Sunbolt (The Sunbolt Chronicles #1)
Purple Monkey Press, 2013
As an illegal Rogue Promise, Hitomi must conceal her magical aptitude, for fear of being forced to devote her abilities to exacting the will of the rich and powerful. By day, she hides among the struggling merchants of Karolene, but by night, she works with an outlaw legend known only as the Ghost, to protect the few dissenters who remain. When she’s captured by their enemies, she’ll have to cooperate with a Breather, a life-draining creature she once thought of as nothing but a nightmare monster, to survive. And even if they manage to escape, she might never make it back to the life she remembers.
Sunbolt is the first book of its series, but it feels structurally like the transitional middle of a trilogy. We meet Hitomi as an established member of the Shadow League, with its own internal personality conflicts and its work already in progress. All too soon, she’s separated from her allies and sent instead on a buddy road trip adventure, spending much of it unconscious or weakened from magic use.

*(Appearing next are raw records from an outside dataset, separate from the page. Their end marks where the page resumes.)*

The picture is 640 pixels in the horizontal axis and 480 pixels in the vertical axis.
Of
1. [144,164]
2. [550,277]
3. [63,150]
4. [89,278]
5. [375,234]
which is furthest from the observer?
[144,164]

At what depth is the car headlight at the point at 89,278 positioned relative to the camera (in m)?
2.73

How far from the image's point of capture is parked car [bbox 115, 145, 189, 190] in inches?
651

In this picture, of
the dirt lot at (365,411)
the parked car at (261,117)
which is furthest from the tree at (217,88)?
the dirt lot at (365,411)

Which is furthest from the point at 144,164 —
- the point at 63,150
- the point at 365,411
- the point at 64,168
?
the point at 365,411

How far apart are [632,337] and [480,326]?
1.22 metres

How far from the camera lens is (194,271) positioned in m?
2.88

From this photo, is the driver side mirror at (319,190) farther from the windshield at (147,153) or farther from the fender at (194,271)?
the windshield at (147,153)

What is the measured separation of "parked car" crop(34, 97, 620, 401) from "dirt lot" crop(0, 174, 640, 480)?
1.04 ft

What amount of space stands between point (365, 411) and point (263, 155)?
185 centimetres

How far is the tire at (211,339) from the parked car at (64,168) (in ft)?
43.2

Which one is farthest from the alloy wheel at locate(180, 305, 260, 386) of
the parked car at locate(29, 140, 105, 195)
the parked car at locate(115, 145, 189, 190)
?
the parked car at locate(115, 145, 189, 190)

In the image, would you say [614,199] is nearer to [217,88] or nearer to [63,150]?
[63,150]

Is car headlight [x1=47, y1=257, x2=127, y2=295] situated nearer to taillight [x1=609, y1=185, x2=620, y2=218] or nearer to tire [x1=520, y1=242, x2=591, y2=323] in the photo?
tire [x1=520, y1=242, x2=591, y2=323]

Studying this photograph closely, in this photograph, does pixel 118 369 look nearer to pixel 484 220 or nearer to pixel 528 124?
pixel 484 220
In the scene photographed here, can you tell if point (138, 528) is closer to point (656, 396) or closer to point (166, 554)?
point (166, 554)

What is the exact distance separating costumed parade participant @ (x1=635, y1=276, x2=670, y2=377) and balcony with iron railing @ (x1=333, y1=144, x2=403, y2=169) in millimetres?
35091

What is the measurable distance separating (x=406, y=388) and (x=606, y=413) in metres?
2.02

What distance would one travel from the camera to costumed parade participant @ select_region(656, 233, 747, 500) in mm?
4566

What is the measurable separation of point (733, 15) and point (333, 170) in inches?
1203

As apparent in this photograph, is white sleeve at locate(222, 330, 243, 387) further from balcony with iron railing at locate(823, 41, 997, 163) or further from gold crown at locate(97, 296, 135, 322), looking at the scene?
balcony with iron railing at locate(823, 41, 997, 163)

I often found myself wishing I could go back and read a nonexistent previous book about her time in the Shadow League. Not because such a book is necessary to understand or appreciate this one, but because the taste we get of that story was my favorite part. I’m crossing my fingers that we get more of the League in future installments.
I read Khanani’s debut, Thorn, about a year ago and liked it a lot, so The Sunbolt Chronicles have been on my radar for a while, and I’m wishing I hadn’t dragged my feet so long. Sunbolt is the first series opener in quite a while that’s made me need to buy the next book right now.
Hitomi is an instant favorite, charmingly bumbling and resourceful at once. Nothing ever goes quite the way she plans, but she keeps on adapting on the fly until something works. She’s heroic and confident in her worthiness to be the one to tackle any given problem, but self-preservation still kicks in often enough to saddle her with some weighty moral grayness.
As was the case in Thorn, the fantasy world is drawn with efficient but vivid lines. The details are right where they need to be to make the story come alive, and invisible where they would get in the way. Scenes of magic are surprisingly dynamic. There are only so many ways authors can describe swirling patterns of light and psychic exhaustion, but Khanani manages to make even Hitomi’s spellcraft challenges interesting and different, especially when they involve conversations with birds.
There’s no love story in Sunbolt, and while I won’t be disappointed if there turns out to be one later in the series (Hitomi left a few interesting men back in Karolene that I’m hoping to meet again), it’s always refreshing to watch a heroine, especially of a YA fantasy, focus entirely on other things for a change.
All in all, though I’m hoping to get back to what the Shadow League’s up to eventually, I expect I’ll gladly follow Hitomi wherever she goes.